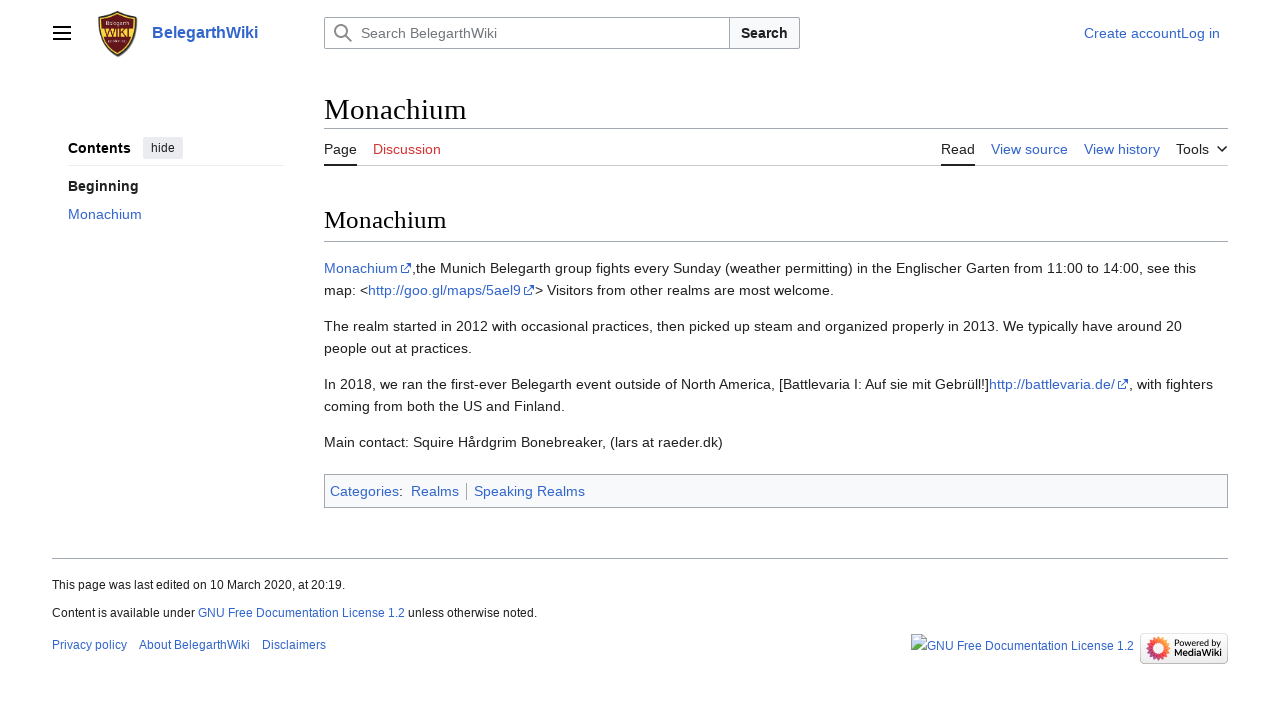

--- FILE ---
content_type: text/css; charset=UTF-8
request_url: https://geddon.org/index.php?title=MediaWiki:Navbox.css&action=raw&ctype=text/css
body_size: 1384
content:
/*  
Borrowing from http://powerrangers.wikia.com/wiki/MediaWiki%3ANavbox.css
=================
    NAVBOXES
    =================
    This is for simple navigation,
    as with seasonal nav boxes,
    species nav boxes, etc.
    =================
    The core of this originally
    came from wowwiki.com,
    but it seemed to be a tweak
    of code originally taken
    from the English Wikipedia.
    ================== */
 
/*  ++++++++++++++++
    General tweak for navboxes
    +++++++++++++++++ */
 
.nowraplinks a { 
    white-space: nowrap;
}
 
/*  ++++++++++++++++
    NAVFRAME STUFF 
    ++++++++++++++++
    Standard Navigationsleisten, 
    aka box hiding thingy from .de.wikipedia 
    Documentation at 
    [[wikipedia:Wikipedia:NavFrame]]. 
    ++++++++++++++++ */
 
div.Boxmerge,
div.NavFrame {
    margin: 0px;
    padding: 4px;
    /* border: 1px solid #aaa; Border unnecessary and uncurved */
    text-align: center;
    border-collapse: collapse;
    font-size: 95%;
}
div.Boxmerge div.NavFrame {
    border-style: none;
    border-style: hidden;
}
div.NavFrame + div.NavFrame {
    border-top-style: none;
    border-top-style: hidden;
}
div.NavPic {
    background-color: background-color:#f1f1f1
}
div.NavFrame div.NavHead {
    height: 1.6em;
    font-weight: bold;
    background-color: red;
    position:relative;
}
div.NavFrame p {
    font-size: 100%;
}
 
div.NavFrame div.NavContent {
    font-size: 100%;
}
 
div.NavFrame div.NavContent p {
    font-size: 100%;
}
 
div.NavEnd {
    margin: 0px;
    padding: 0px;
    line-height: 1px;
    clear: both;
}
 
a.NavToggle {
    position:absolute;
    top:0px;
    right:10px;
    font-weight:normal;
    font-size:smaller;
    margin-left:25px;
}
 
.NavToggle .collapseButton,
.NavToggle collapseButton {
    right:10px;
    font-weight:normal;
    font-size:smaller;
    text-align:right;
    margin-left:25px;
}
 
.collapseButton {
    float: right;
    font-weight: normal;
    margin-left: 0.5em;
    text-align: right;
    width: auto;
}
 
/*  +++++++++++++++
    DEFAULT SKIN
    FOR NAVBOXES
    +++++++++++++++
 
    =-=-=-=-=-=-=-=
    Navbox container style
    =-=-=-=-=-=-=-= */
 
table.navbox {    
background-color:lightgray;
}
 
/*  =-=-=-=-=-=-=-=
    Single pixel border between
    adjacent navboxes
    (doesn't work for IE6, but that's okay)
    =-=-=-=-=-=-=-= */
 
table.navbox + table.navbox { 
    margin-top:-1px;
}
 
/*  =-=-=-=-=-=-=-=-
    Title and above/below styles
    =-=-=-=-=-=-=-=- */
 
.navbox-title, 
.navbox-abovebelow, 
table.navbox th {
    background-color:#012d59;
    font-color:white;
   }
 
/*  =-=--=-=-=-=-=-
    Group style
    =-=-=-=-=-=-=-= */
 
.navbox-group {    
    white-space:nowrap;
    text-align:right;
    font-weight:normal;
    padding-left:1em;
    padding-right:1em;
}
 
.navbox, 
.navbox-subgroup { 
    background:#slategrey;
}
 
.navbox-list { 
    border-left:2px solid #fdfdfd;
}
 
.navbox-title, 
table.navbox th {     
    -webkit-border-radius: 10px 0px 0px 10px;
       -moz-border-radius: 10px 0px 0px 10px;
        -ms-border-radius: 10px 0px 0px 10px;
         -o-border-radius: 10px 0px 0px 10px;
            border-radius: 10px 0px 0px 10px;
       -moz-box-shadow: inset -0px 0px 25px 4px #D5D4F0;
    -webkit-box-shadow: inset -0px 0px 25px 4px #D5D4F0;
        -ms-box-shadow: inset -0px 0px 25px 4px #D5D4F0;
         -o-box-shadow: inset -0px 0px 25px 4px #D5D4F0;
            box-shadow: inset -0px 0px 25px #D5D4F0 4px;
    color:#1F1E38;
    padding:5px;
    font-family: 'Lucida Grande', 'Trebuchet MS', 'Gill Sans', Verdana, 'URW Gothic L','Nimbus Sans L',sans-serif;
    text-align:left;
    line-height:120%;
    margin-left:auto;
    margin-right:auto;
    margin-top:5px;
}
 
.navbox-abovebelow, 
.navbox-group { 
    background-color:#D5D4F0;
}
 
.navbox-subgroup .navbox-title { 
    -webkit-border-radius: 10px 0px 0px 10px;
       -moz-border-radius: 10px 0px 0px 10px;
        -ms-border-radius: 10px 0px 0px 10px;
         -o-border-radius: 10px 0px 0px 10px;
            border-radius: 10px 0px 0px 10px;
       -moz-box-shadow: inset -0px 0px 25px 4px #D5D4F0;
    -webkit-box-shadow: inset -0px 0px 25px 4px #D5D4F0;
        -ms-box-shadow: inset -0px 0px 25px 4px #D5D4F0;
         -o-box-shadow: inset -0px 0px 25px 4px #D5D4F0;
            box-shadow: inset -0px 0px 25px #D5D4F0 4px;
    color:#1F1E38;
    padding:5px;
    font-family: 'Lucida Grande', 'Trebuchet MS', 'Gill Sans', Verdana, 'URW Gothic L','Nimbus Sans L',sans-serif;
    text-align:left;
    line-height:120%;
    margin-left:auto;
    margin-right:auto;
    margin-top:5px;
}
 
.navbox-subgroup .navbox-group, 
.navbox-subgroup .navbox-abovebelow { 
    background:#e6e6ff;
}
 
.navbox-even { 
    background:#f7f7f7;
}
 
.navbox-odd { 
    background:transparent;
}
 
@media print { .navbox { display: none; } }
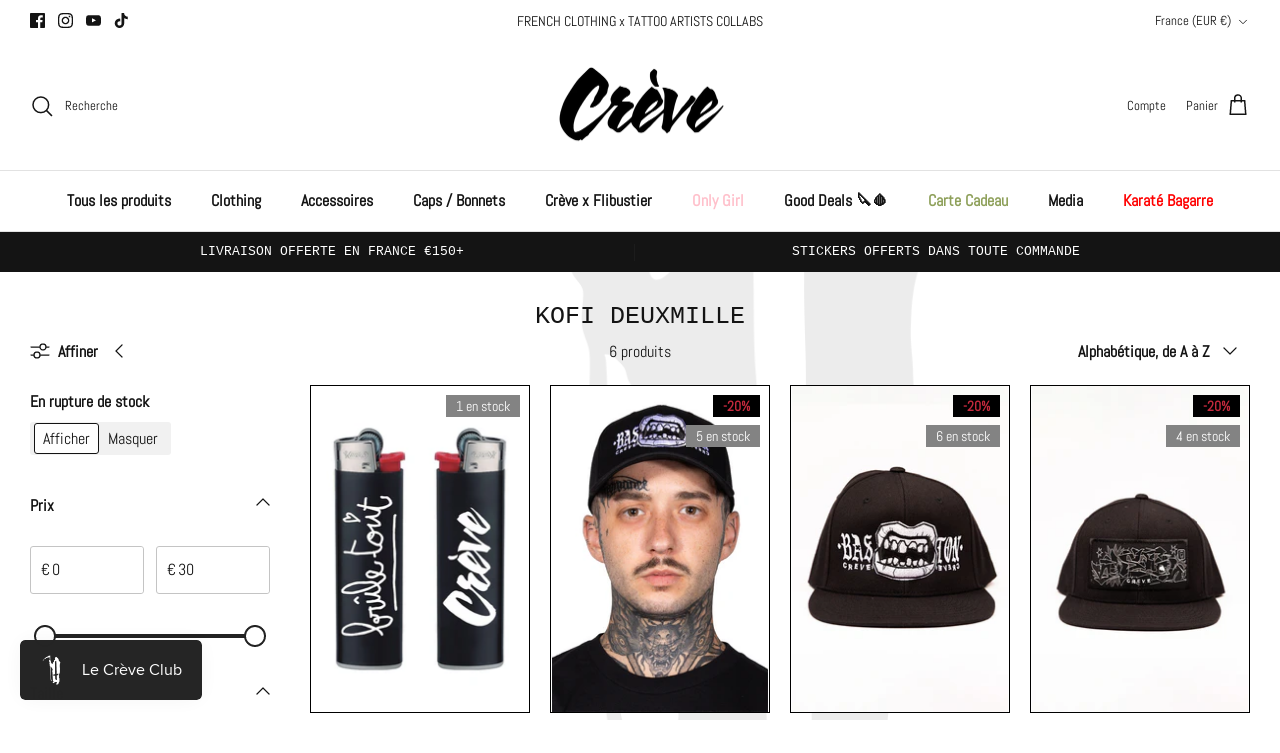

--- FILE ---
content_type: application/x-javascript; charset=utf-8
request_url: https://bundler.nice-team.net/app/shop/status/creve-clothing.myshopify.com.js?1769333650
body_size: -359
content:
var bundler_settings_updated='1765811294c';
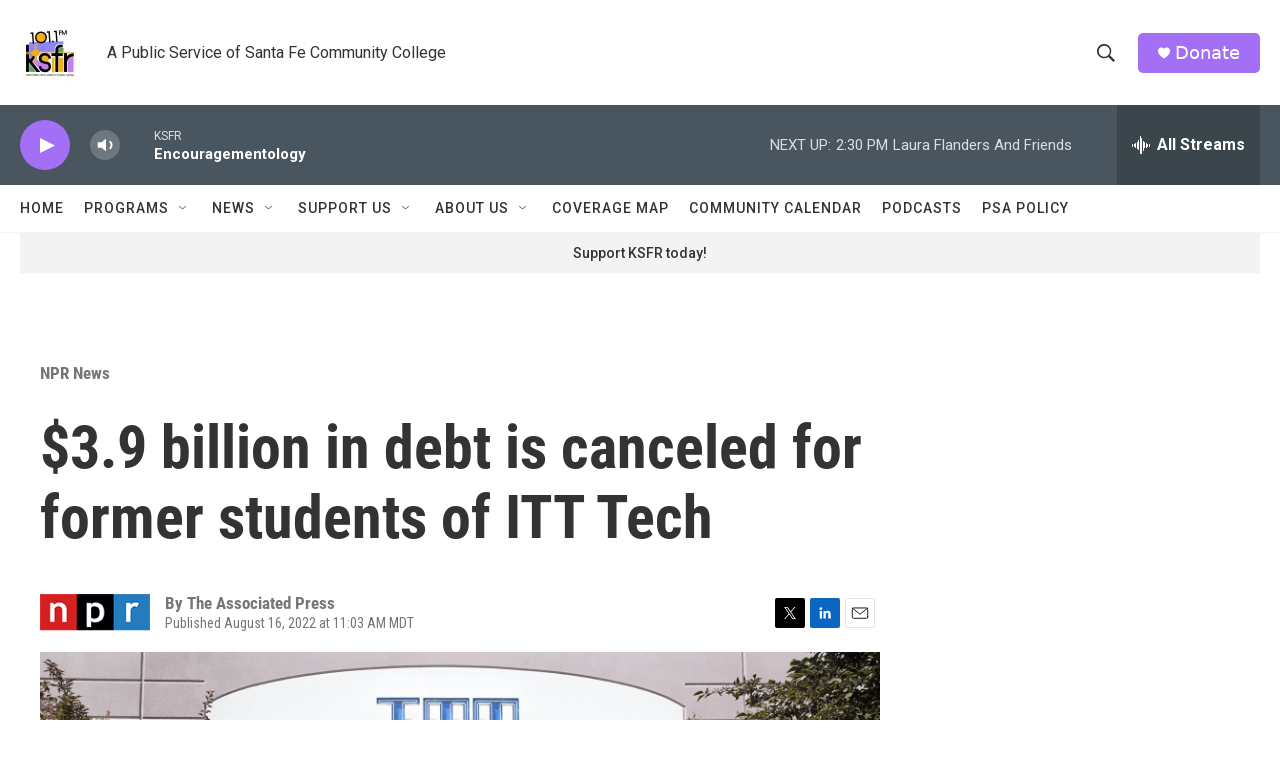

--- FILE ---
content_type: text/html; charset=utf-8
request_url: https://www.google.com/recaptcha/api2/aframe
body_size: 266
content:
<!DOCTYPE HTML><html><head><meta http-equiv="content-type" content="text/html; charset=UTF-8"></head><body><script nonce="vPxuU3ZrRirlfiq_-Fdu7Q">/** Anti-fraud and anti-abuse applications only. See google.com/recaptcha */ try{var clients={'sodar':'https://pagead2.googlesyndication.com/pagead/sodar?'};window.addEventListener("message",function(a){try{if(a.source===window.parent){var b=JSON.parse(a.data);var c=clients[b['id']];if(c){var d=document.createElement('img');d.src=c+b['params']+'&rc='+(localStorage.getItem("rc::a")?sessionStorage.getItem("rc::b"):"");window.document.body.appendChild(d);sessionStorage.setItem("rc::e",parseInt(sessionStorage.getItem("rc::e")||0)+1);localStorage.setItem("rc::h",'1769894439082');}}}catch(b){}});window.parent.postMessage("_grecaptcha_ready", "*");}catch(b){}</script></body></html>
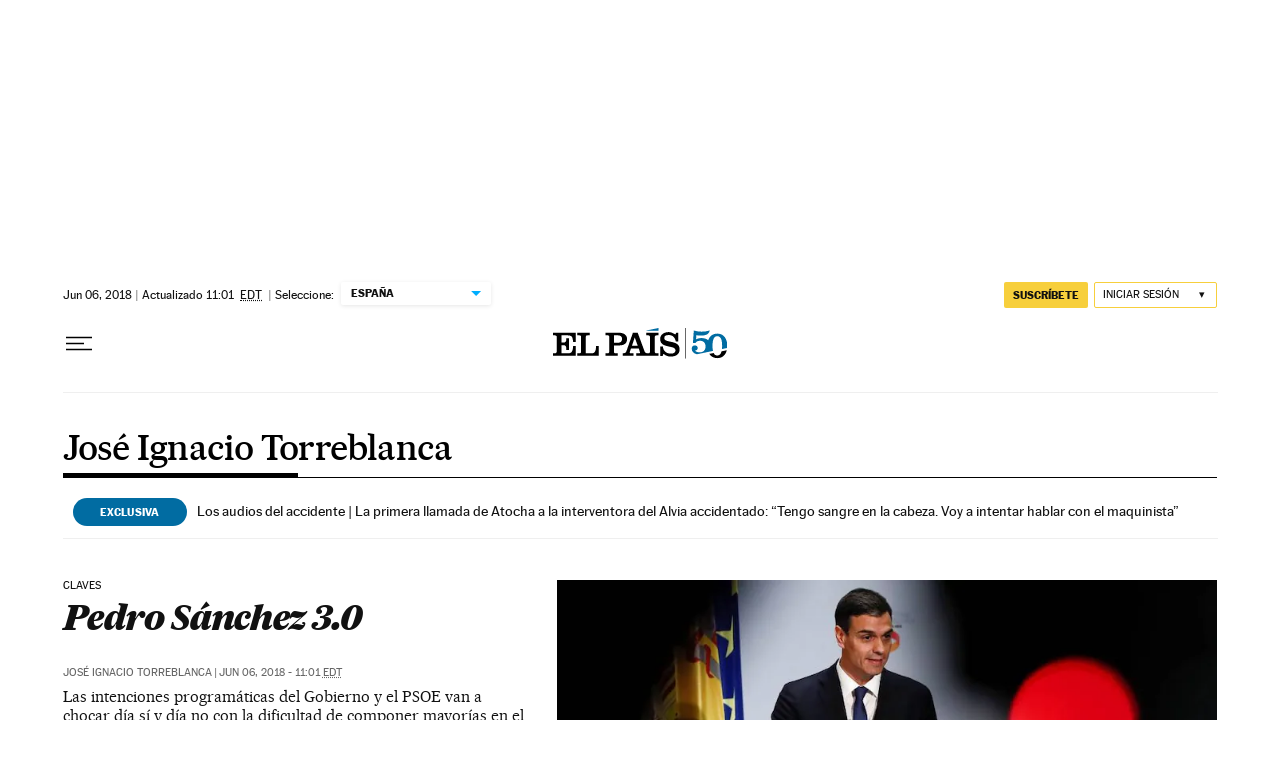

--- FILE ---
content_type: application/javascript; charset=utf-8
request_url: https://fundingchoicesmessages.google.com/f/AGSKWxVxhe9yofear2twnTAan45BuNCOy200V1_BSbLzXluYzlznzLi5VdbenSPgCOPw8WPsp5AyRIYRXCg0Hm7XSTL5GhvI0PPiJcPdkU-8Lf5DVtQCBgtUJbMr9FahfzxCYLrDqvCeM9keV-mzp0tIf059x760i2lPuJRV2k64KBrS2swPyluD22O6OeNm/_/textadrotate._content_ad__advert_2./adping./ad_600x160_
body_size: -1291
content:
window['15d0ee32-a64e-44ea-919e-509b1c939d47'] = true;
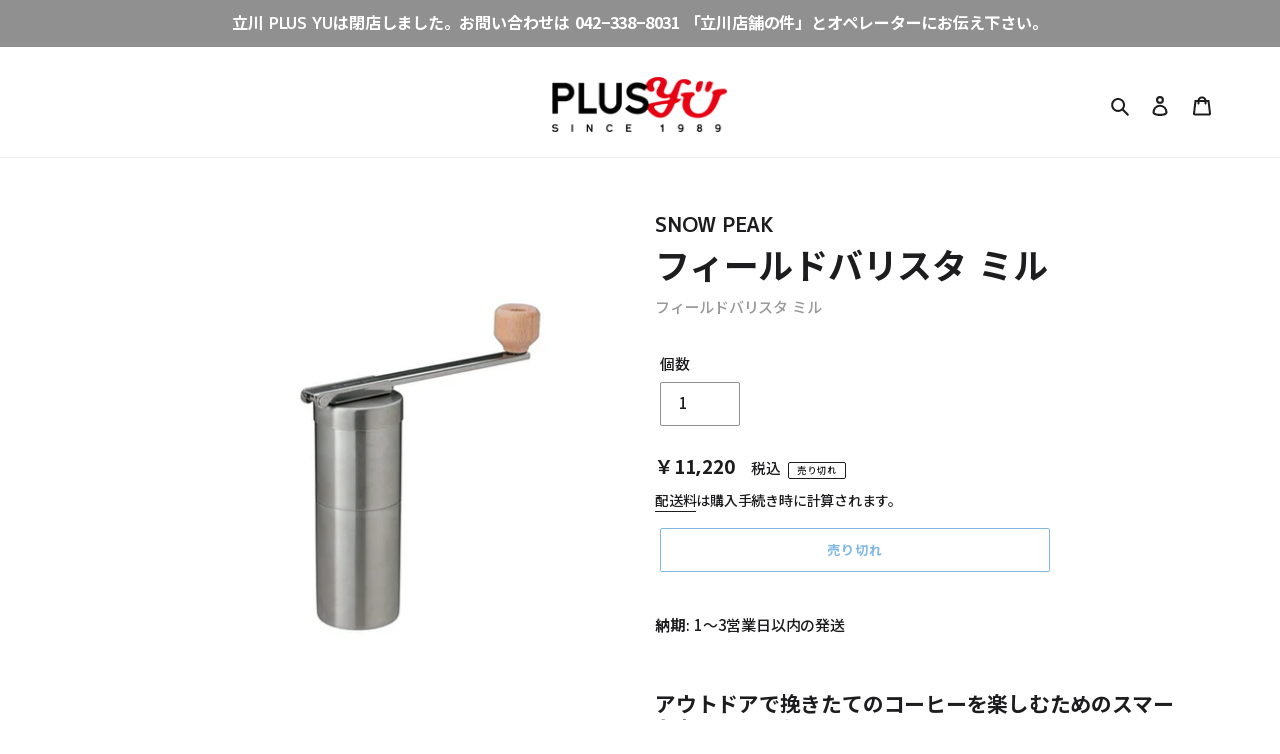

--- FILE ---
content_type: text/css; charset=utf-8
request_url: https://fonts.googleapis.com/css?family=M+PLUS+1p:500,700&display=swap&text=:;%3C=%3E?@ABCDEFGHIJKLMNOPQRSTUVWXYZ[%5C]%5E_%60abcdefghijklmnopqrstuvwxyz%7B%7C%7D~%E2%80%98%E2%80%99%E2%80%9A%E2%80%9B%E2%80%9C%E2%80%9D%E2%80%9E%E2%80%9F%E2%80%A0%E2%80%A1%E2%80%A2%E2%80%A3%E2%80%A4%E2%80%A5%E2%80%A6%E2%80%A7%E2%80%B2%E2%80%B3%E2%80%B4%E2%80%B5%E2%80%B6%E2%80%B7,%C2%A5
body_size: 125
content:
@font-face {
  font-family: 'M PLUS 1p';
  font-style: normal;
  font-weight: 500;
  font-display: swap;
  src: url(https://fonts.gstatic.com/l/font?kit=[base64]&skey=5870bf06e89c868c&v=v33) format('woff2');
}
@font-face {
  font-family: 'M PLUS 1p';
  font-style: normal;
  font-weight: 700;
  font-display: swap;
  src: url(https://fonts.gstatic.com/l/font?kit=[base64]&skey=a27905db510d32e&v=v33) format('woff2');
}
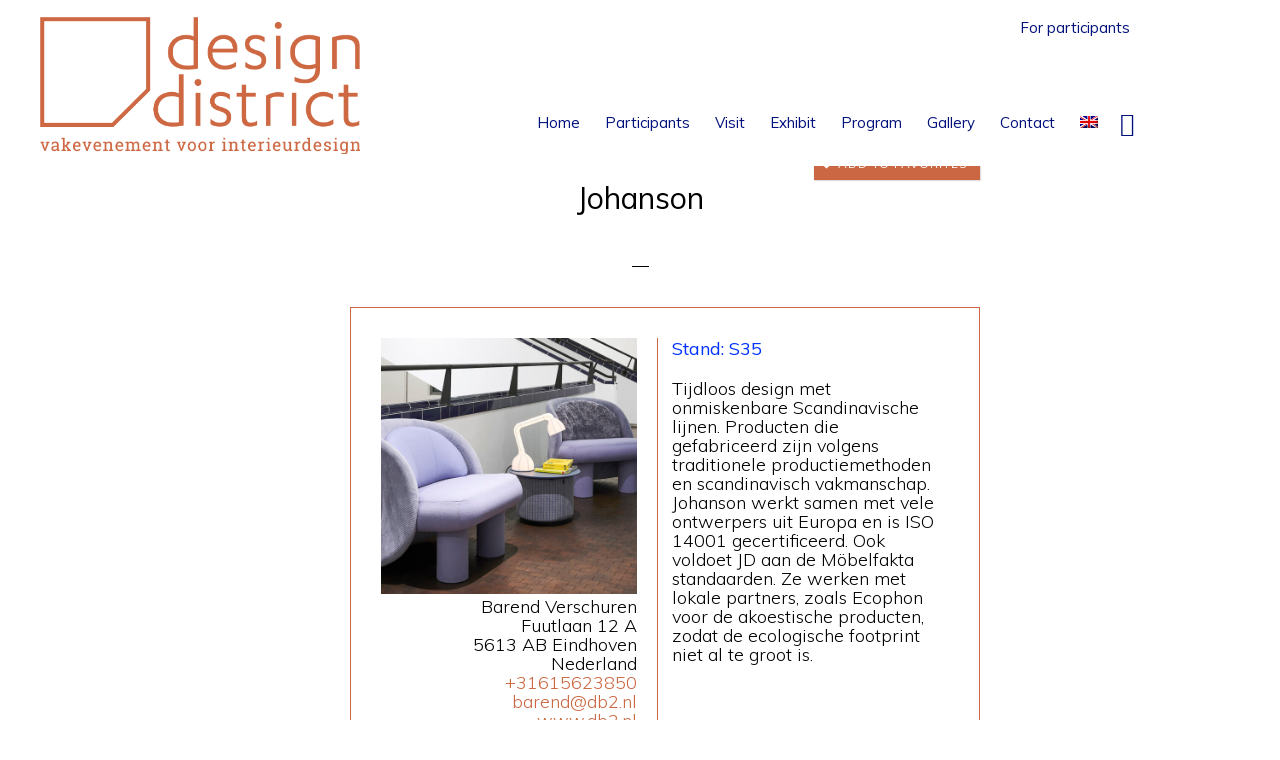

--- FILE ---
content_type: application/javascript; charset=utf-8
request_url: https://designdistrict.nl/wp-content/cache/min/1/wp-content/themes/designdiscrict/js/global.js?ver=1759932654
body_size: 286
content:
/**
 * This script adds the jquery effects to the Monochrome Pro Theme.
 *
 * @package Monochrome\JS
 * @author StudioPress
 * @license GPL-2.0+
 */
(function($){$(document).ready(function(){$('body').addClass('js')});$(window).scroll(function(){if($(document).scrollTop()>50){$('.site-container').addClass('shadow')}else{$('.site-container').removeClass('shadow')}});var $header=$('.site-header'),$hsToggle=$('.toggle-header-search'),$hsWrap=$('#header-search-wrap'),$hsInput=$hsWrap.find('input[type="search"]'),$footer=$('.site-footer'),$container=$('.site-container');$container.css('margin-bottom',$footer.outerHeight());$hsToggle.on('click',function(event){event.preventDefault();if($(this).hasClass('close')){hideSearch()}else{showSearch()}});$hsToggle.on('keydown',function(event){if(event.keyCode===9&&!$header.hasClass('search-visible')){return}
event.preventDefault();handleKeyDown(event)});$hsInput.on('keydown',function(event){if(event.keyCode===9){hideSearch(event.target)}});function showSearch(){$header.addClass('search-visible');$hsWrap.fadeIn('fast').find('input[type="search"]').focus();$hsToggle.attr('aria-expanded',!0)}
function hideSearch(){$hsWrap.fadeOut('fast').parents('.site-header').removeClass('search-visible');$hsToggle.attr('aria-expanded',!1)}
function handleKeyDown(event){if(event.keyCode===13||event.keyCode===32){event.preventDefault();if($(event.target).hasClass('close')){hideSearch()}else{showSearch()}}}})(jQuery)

_ _ _

What to produce: Which lines above include "background"? Show each of them by copying it.

Finished task:
    background-color: background-color:#f1f1f1
    background-color: red;
background-color:lightgray;
    background-color:#012d59;
    background:#slategrey;
    background-color:#D5D4F0;
    background:#e6e6ff;
    background:#f7f7f7;
    background:transparent;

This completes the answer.